> Task list:
a) List every distance or elevation measurement given in the Marukiya village profile, along with what each one describes.
b) Write the next part of the Marukiya village profile, picking up after its last sentence.

··· Passage provided ···

- Marukiya Location in Bihar, India
- Coordinates: 26°30′35.6″N 86°13′47.4″E﻿ / ﻿26.509889°N 86.229833°E
- Country: India
- State: Bihar
- Elevation: 61 m (200 ft)

Languages
- • Official: Maithili, Hindi
- Time zone: UTC+5:30 (IST)
- PIN: 847228
- 06273: 06273
- ISO 3166 code: IN-BR
- Vehicle registration: BR32
- Lok Sabha constituency: jhanjharpur
- Vidhan Sabha constituency: Babubarhi
- Website: village.org.in/Marukiya

= Marukiya =

Marukiya is a village in Madhubani district, Bihar State, India. It is situated in the khajauli block, 31 km north of district headquarters Madhubani and 176 km from that state capital Patna and it is close to major towns like Jaynagar, which is further connected to India's main cities and to Nepal. It belongs to Darbhanga Division. The local language is Maithili.

==Education==
Marukiya village has a higher literacy rate compared to Bihar state. In 2011, the literacy rate of Marukiya village was 62.15% compared to 61.80% of Bihar.

··· Raw data ···

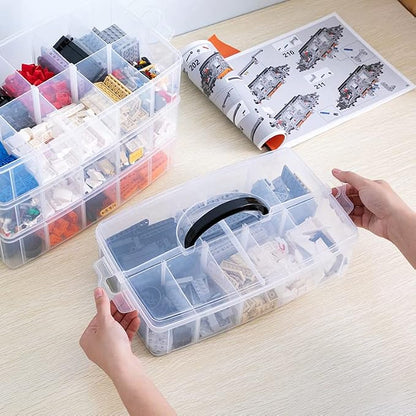 Sooyee 6-Tier Stackable Craft Organizers and Storage Box - Image 5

···

> Task answers:
a)
- 61 m (200 ft): the village's elevation
- 31 km: the distance north of the district headquarters, Madhubani
- 176 km: the distance from the state capital, Patna

b)
==Demographics==
As per data released by the government of India for the 2011 census, Marukia village has a population of 4671 of which 2273 are females while 2398 are males. There are 865 households in the village. 18.56% of total population of village are children with age 0–6. The Average Sex Ratio of the village is 948 which is higher than the state of Bihar's average of 918. Marukia village is administrated by Sarpanch (Head of Village) who is elected representative of village as per the Constitution of India and Panchayati raj act.

==Languages and religion==
The main languages spoken in this village are Maithili, Hindi.

==Geography==
Marukiya is located in the northern part of Bihar.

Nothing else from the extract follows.